言葉はそれほど重要ではない。重要なのはその人物が纏う雰囲気である。人を観察すればそのものの姿はおぼろげだが見えてくる。第一印象でその人物の評価は決まる。不必要にベラベラと過去を話す奴は愚か者だ。ミステリアスは、大人の女を際立たせる調味料なのだ。
「ふふ……」
冷たい風が吹いていた。地上から吹き込む風はいつだって冷え切っている。世界が違うのだ。太陽の輝きを存分に浴びた風。地獄の灼熱に焼かれた風。どちらとも違う風の吹く場所でひとり、ミステリアスな空気を纏う女が佇んでいる。
喧騒は遠く、静寂には届かない。私の場所だ。
「ぁぁ……これが橋姫の、あるべき姿」
「この嘘つき!」
「ィぶ!」
呼吸が停止した。
「嘘つき!」
追加攻撃が繰り出させた。避ける術なんて無い。見事な正拳突きだった。
「………ぁ、あ……こいしあんた…グーで殴ること、ない……じゃない」
橋の上にうずくまる私を見下ろしながら、こいしはなにやら言っていたが何のことだかわかるはずも無い。
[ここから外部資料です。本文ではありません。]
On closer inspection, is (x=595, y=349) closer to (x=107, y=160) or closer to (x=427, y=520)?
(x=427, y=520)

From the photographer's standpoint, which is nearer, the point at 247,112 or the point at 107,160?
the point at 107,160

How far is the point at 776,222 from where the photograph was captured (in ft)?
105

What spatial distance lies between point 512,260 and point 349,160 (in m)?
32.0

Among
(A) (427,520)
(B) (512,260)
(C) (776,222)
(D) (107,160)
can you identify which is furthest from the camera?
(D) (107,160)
わかるのは、ようやく五月蝿い小娘を追い払って橋姫的な午後の一時を堪能していたら、何故かいきなり殴りつけられたということだけである。
「バカぁ!」
「なによ……さっき帰ったじゃないの……」
「おねえちゃんヤダって!」
「なにが!?」
詰まった呼吸で出来うる限りの大声をあげた。
こいしの言葉は、最初の勢いを殺さなければこちらが殺される。
「嘘つきには鉄拳制裁!」
「だから何のことかわからないってのよ!」
「おねえちゃんパーマなんてヤダって言ってた!」
「あぁ!?」
重い体を無理矢理に起こして、吐き捨てるように咳をした。
こいしは冬を越せそうなほど頬を膨らませてから、白い歯を見せ付けてきた。
記憶を引き出してみる。
なんてことは無い。数時間前のことだった。
「もっとおねえちゃんのこと好きになりたいな。どうしよー」とこいしが訳のわからないこと言った。
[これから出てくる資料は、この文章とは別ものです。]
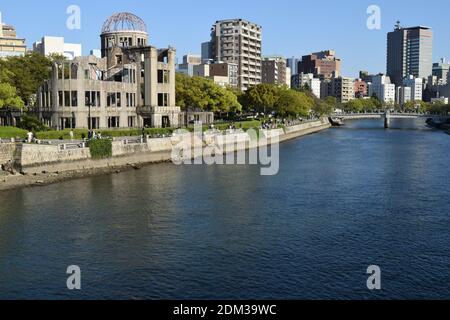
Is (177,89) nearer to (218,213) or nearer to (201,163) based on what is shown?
(201,163)

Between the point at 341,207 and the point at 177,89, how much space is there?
63297 mm

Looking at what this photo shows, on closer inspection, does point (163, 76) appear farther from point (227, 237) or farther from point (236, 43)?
point (236, 43)

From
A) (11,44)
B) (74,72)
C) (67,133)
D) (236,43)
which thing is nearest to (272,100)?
(74,72)

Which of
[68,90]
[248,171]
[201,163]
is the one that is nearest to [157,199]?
[248,171]

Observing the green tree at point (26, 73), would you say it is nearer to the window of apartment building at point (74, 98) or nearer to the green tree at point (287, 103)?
the window of apartment building at point (74, 98)

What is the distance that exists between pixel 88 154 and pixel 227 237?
1167 inches

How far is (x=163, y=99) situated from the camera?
289ft

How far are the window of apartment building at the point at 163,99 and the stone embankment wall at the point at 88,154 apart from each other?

「ふぅん」と私は割とどうでもよかった。耳が千切れそうになった。
「新しい一面を見つけるともっと好きになれるかもしれない」と私は適当に言った。だからさっさと帰ってべったりとくっついてなさいとも。そっちが本音だった。
こいしは居なくなっていた。
「あー、そんなことも言ったかしらね」
「でしょ? 責任とってよ」
「ハッ、なんで私がそんなことしなきゃならないのよ」
空気が震える音がしたが、三回も同じ攻撃に当たってやるほど私は甘くなかった。
「言われたとおりにしたらおねえちゃんに嫌われたんだよ? 責任問題だと思うんだけどなー」
「そんなことであんたを嫌ったりしないわよ、あいつは」
「だけど、おかしなことを言う子だって言われたし」
「へぇ……自覚が無かったのね。驚きだわ」
放たれた張り手を、私は身を引いてかわした。
続けて繰り出された右足も後ろに飛んで避けた。
靴が古くなった木を叩く音が数度続いた。
「不意打ちじゃなきゃあんたの動きなんて大したことないのよね。最近やっと気付いたわ」
「ふん、……自分だってパーマみたいな髪の毛してるくせに」
「そもそもパーマ言い出したのはあんたじゃない。私は関係ないわ」
「パーマを見たらパーマだったの!」
「失礼ね、これはくせ毛よ。伸ばしたらこうなるの」
私は軽く跳ねている後ろ髪を弄ってみせた。
「おねえちゃん言ってたもん、『パルスィの髪の毛は偶にちくちくしてゴワゴワして痛いわ』って。……へへん、なーんだ、結局同じなんだ。私の髪の毛羨ましいんだ」
「……なんでそうなるの」
「おねえちゃんったら私の頭を撫でるときにすごく妬ましそうな顔してるもん。このさらさらふわふわロングヘアーが羨ましいんだぁね。きっと」
こいしはじっとりとした目で私を見つめた。
心を読みきったつもりになったときの目だ。
……まったく、面倒なところばかりに似ているんだから。
「……あーもう、それでいいわ。それで解決ね。私達はあんたの髪の毛が妬ましいのよー」
もの凄く適当だった。
しかしこいしは「むふふ」なんて笑うと、軽い足取りでこちらへ駆けて来る。
「えへへ……撫でていいよ」
「ハァ?」
「こいしちゃんの髪を撫でる権利を君にあげよう」
「……ふん」
こいしは更に頭を突き出した。ゆらゆらと揺れる髪の毛は、風に吹かれる草原のようだった。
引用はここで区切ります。